### SET EXERCISE 1:
Print the records exactly as they appear, from the very first line through the line containing "left=694, top=242, right=701, bottom=268", with both of those lines included. Leave the pictures out.

### PAGE EXTRACT:
^^^^^^^^
It is recommended to add intermediate nodes whenever possible and use less delay to maintain both speed and stability.
post_delay: uint
Delay in milliseconds between executing the action and recognizing the "next" nodes. Optional, default is 200 milliseconds.
It is recommended to add intermediate nodes whenever possible and use less delay to maintain both speed and stability.
pre_wait_freezes: uint | object
Time in milliseconds to wait for the screen to stop changing between recognizing a node and executing the action. Optional, default is 0 (no waiting).
It will exit the action only when the screen has not had significant changes for "pre_wait_freezes" milliseconds in a row.
If it's an object, more parameters can be set, see Waiting for the Screen to Stabilize for details. The specific order is pre_wait_freezes - pre_delay - action - post_wait_freezes - post_delay.
post_wait_freezes: uint | object
Time in milliseconds to wait for the screen to stop changing between executing the action and recognizing the "next" nodes. Optional, default is 0 (no waiting).
Other logic is the same as pre_wait_freezes.
repeat: uint
Number of times to repeat the action. Optional, default is 1 (no repeat).
The execution flow is action - [repeat_wait_freezes - repeat_delay - action] × (repeat-1).
repeat_delay: uint
Delay between each repeated action in milliseconds. Optional, default is 0.
Only effective when repeat > 1, waits before the second and subsequent action executions.
repeat_wait_freezes: uint | object
Time in milliseconds to wait for the screen to stop changing between each repeated action. Optional, default is 0 (no waiting).
Only effective when repeat > 1, waits for the screen to stabilize before the second and subsequent action executions.
If it's an object, more parameters can be set, see Waiting for the Screen to Stabilize for details.
focus: any
Focus on the node, resulting in additional callback messages. Optional, default is null (no messages).
See Node Notifications for details.
attach: object
Additional JSON object for storing additional node configuration. Optional, default is an empty object.
This field can be used to store custom configuration information that does not affect the node's execution logic but can be retrieved through related interfaces.
Note: This field will be merged with the attach in the default value using dict merge, not overwritten. That is, the attach in the node will be merged with the attach in the default value, where values with the same keys will be overwritten by the node's values, but other keys will be preserved.

The lifecycle of a node is as follows:

Pipeline v2

NOTE

MaaFW supports Pipeline v2 protocol since version v4.4.0, and is compatible with v1.

Compared with v1, the main difference is that the fields related to recognition and action are put into the secondary dictionary (the type is put into the type field, and the other parameters are put into the param field), and the rest are the same. Example:

jsonc

{
    "NodeA": {
        "recognition": {
            "type": "TemplateMatch",
            "param": {
                // Recognition related fields are placed in recognition.param, and the keys and values remain unchanged from v1
                "template": "A.png",
                "roi": [100, 100, 10, 10]
            }
        },
        "action": {
            "type": "Click",
            "param": {
                // Action related fields are placed in action.param, and the keys and values remain unchanged from v1
                "target": "XXX"
^^^^^^^^
### SET EXERCISE 2:
In the pipeline node documentation, rewrite the part that opens with the words "It will exit" and closes with "action] × (repeat-1).", replacing "milliseconds" with "ms".
^^^^^^^^
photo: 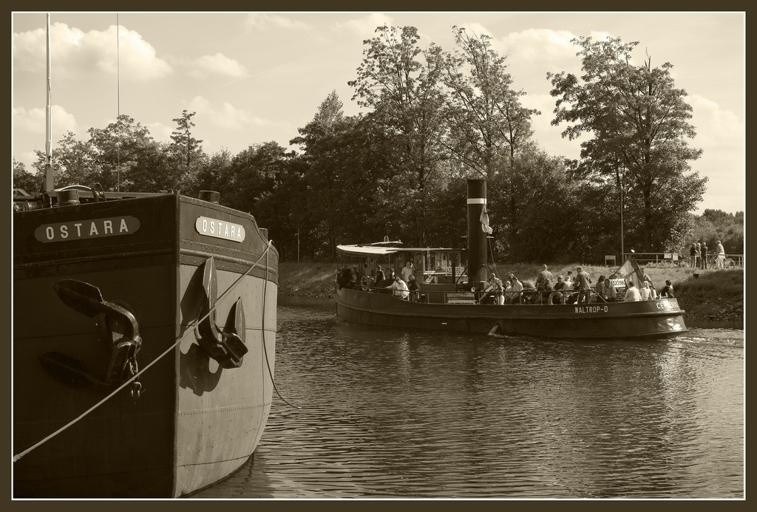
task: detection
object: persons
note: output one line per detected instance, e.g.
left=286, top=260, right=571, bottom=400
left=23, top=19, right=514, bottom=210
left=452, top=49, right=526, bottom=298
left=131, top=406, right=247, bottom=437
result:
left=700, top=241, right=707, bottom=270
left=596, top=275, right=616, bottom=302
left=533, top=265, right=593, bottom=304
left=694, top=242, right=701, bottom=268
left=476, top=272, right=535, bottom=304
left=689, top=242, right=696, bottom=270
left=712, top=240, right=724, bottom=270
left=338, top=260, right=416, bottom=300
left=626, top=280, right=673, bottom=302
^^^^^^^^
### SOLUTION 1:
photo: 
task: detection
object: persons
note: output one line per detected instance, e.g.
left=286, top=260, right=571, bottom=400
left=23, top=19, right=514, bottom=210
left=452, top=49, right=526, bottom=298
left=131, top=406, right=247, bottom=437
result:
left=700, top=241, right=707, bottom=270
left=596, top=275, right=616, bottom=302
left=533, top=265, right=593, bottom=304
left=694, top=242, right=701, bottom=268

### SOLUTION 2:
It will exit the action only when the screen has not had significant changes for "pre_wait_freezes" ms in a row.
If it's an object, more parameters can be set, see Waiting for the Screen to Stabilize for details. The specific order is pre_wait_freezes - pre_delay - action - post_wait_freezes - post_delay.
post_wait_freezes: uint | object
Time in ms to wait for the screen to stop changing between executing the action and recognizing the "next" nodes. Optional, default is 0 (no waiting).
Other logic is the same as pre_wait_freezes.
repeat: uint
Number of times to repeat the action. Optional, default is 1 (no repeat).
The execution flow is action - [repeat_wait_freezes - repeat_delay - action] × (repeat-1).